Throughout this project multiple problems with predicting enjoyable actor groups occured. These problems occured because of the way which the sentiment analysis and finding the communities were done.

The Communities are based on the realease year of the movies the actors were generally in and the countries of the movies the actors were in. Therefore it did not find communitities of enjoyable actors, but instead countries and time periods of movies.

Another problem is that the sentiment analysis is carried out based on words which has been categorized as positive and negative in general, not necessarely for movies. Therefore movies with a negative theme were seen as negative reviews and movies with a positive theme were seen as having a lot of positive reviews.

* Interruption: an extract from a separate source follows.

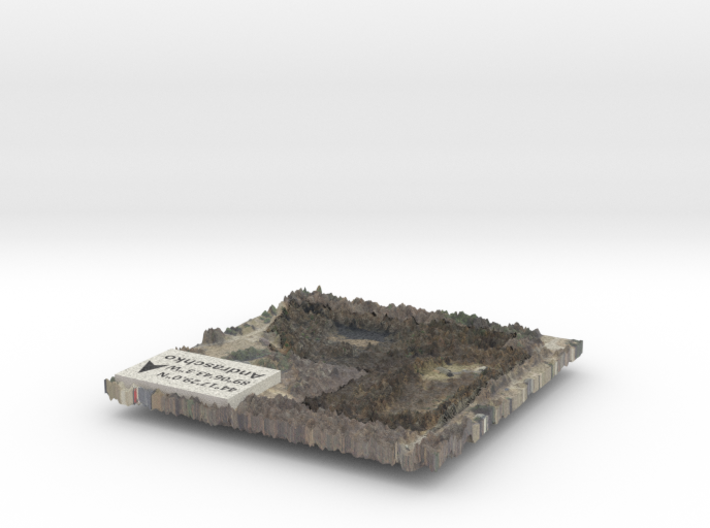 Property Boundary Map - Detailed Features 3d printed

The way which these two parts of the project were done would therefore have to be changed, in order to potentially getting a better result.

Communities

As the project is now the communities are very large. In order to give a more precise view of certain actor groups which is enjoyable together, the communities had to be much smaller and contain only actors which actually tend to work together in a lot of movies. In order to do this the communties had to be done in a way where only closely related actors were actualy grouped together, creating much smaller communities, but also creating communities with actors which actually tend to work together in movies, instead of getting an entire country as a community. By doing this there would also be a larger difference in sentiment scores between comunities, since actor groups would be compared instead of comparing two different countries movies to each other.

Sentiment analysis

Instead of working with a premade list of positive and negative words, one possibility in order to make the sentiment analysis more accurate for this project, is to make a new sentiment analysis were words has been grouped as possitive and negative, especially for how words are used in movie reviews.

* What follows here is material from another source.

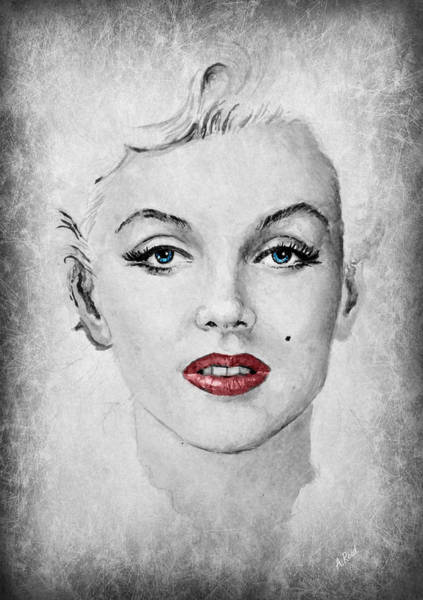 Nostalgia Drawing - Marilyn Movie Star Edit by Andrew Read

This would mean that words like "scary", "murder" and "killing" would no longer be seen as negative in the moview reviews, since these are words used when describing horrormovies in general, but instead focusing at words describing the likeability of the movies.

By doing this it would decrease the bias which occures throughout this project and make the sentiment analysis more accurate when predicting enjoyable actor groups.

Final comments

In order to make this project work as intended, both of the above changes would have to be changed, since only changing one of the would not fix the problem.

If only the communities were fixed, it might be possible to see a difference in sentiment scores between actor groups, however it would say that actors in commedies, disney movies etc would be enjoyable and actors groups which appear in horror movies would make bad movies, therefore not fixing the problem.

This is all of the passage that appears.